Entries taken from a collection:
◆ ◆ ◆ ◆ ◆
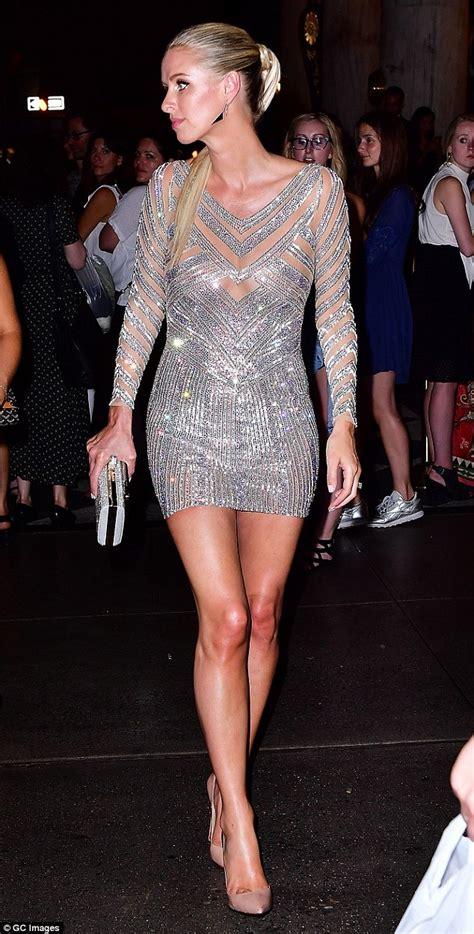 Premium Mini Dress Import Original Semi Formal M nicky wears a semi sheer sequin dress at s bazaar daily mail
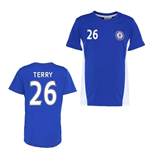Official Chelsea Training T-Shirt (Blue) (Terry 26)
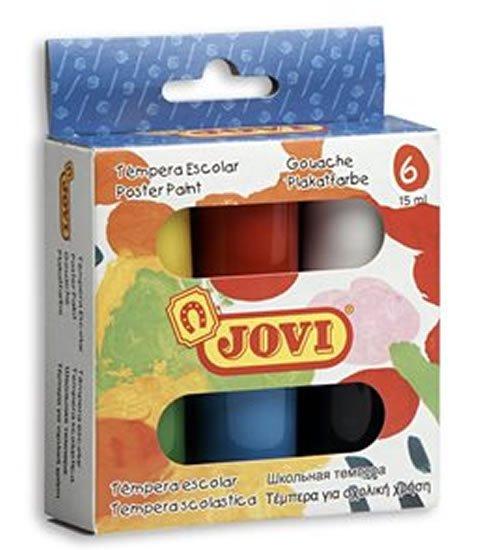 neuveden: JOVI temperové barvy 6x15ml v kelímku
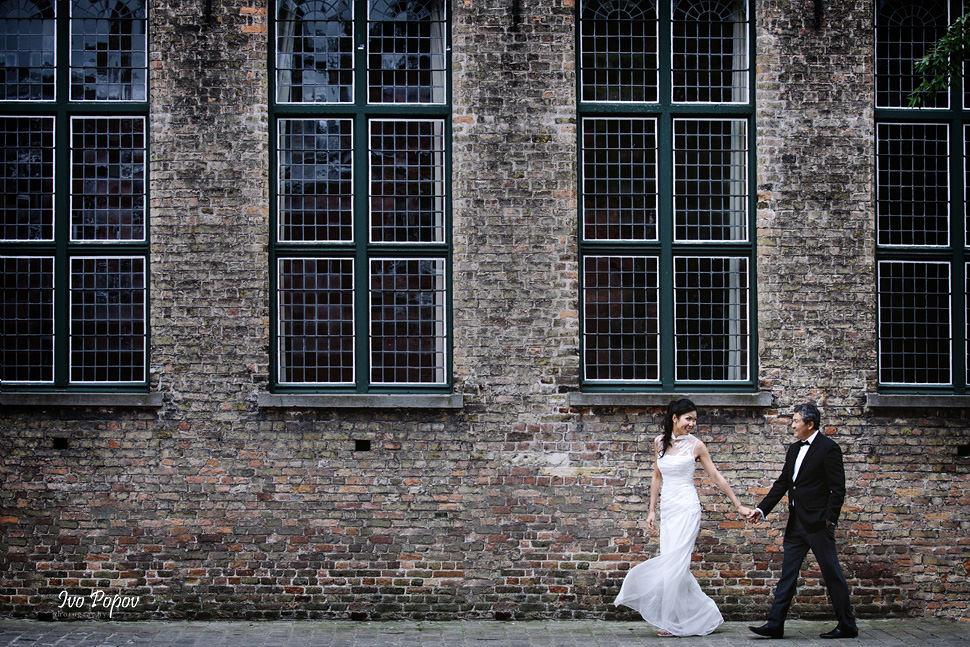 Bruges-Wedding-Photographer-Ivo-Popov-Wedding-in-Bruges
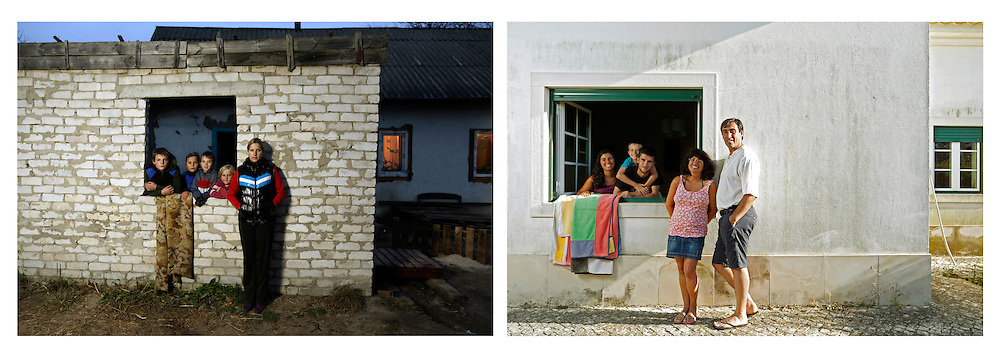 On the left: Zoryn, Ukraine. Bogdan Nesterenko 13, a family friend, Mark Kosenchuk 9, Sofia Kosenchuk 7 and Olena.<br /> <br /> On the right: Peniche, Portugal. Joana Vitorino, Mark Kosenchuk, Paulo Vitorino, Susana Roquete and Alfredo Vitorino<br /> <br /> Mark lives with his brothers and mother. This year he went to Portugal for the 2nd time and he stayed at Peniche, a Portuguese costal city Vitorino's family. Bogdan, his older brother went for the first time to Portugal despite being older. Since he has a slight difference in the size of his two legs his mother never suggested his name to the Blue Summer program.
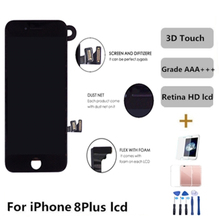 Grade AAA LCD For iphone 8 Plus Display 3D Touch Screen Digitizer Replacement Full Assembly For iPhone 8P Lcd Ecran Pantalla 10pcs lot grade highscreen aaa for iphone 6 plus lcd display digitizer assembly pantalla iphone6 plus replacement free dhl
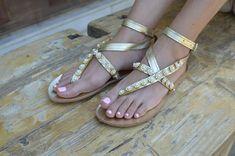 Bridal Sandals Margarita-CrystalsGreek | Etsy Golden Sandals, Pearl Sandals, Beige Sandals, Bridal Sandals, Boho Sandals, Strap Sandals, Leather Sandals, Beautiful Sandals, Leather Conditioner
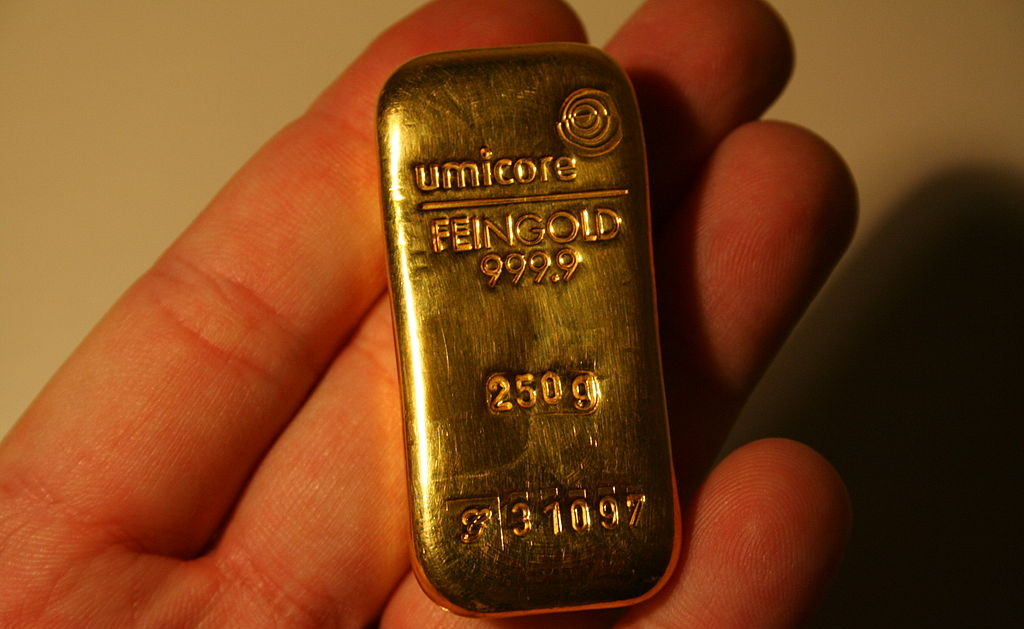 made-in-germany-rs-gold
◆ ◆ ◆ ◆ ◆
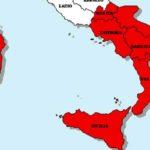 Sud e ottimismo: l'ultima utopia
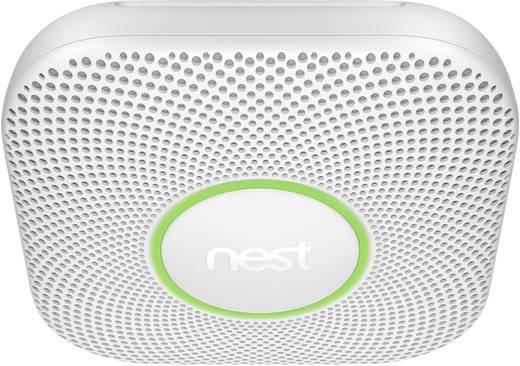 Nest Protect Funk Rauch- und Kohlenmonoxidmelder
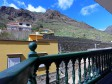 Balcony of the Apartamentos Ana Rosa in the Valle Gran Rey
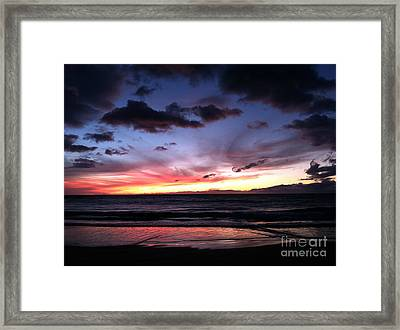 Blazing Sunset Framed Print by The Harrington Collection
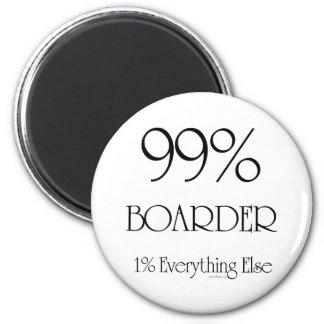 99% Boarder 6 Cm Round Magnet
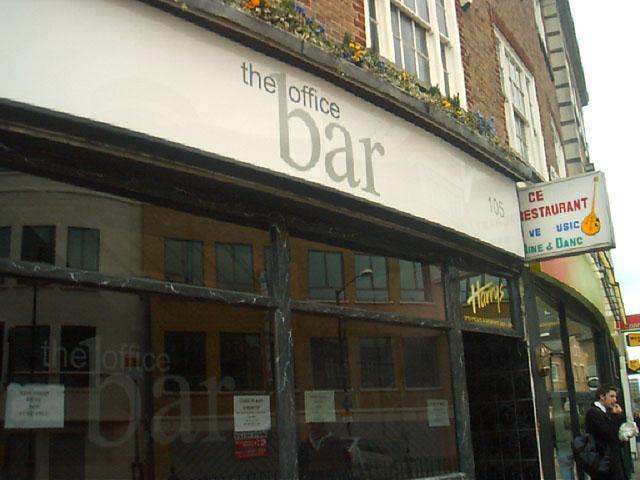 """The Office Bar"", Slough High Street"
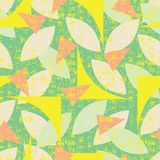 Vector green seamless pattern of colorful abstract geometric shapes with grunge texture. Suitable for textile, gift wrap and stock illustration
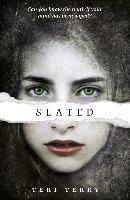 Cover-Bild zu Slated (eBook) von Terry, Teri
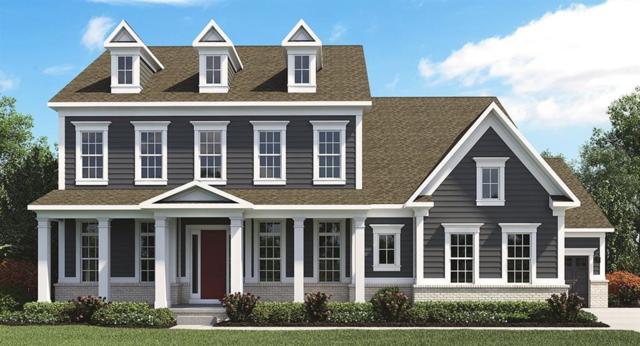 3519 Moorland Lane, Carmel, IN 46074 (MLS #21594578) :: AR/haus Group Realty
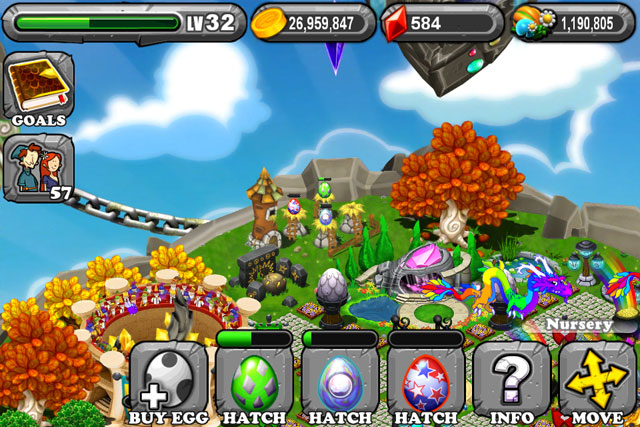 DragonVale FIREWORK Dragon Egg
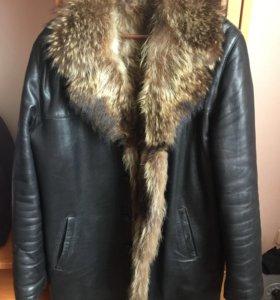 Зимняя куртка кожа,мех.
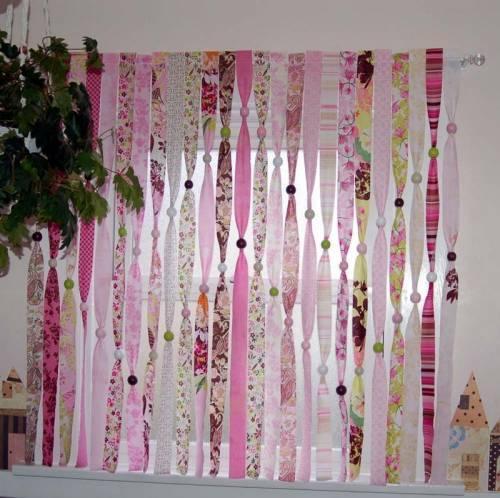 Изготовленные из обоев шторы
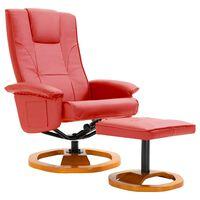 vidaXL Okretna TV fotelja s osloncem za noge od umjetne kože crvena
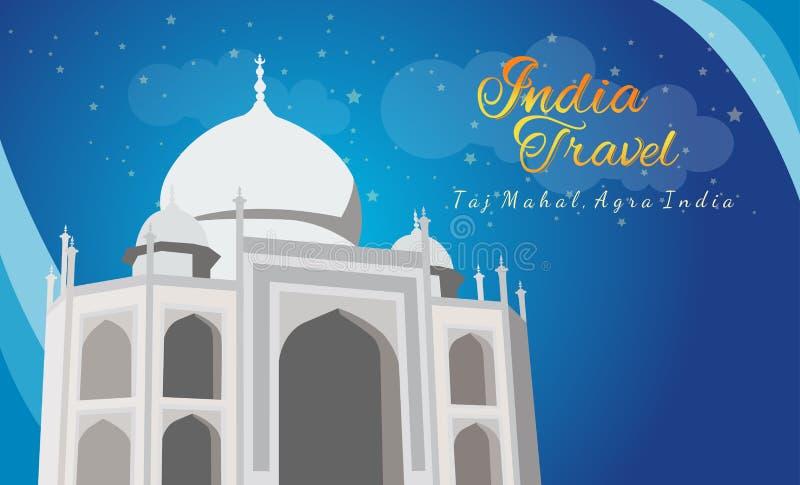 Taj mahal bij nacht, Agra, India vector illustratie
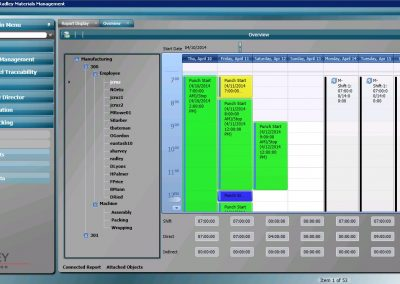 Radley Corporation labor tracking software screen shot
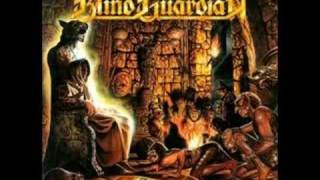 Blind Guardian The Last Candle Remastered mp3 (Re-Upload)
◆ ◆ ◆ ◆ ◆
An exact copy is needed of the entries above, starting at the line that holds "Balcony of the" and stopping at the line that holds "Blind Guardian The", both kept; pictures stay out.

Solution
 Balcony of the Apartamentos Ana Rosa in the Valle Gran Rey
 Blazing Sunset Framed Print by The Harrington Collection
 99% Boarder 6 Cm Round Magnet
 """The Office Bar"", Slough High Street"
 Vector green seamless pattern of colorful abstract geometric shapes with grunge texture. Suitable for textile, gift wrap and stock illustration
 Cover-Bild zu Slated (eBook) von Terry, Teri
 3519 Moorland Lane, Carmel, IN 46074 (MLS #21594578) :: AR/haus Group Realty
 DragonVale FIREWORK Dragon Egg
 Зимняя куртка кожа,мех.
 Изготовленные из обоев шторы
 vidaXL Okretna TV fotelja s osloncem za noge od umjetne kože crvena
 Taj mahal bij nacht, Agra, India vector illustratie
 Radley Corporation labor tracking software screen shot
 Blind Guardian The Last Candle Remastered mp3 (Re-Upload)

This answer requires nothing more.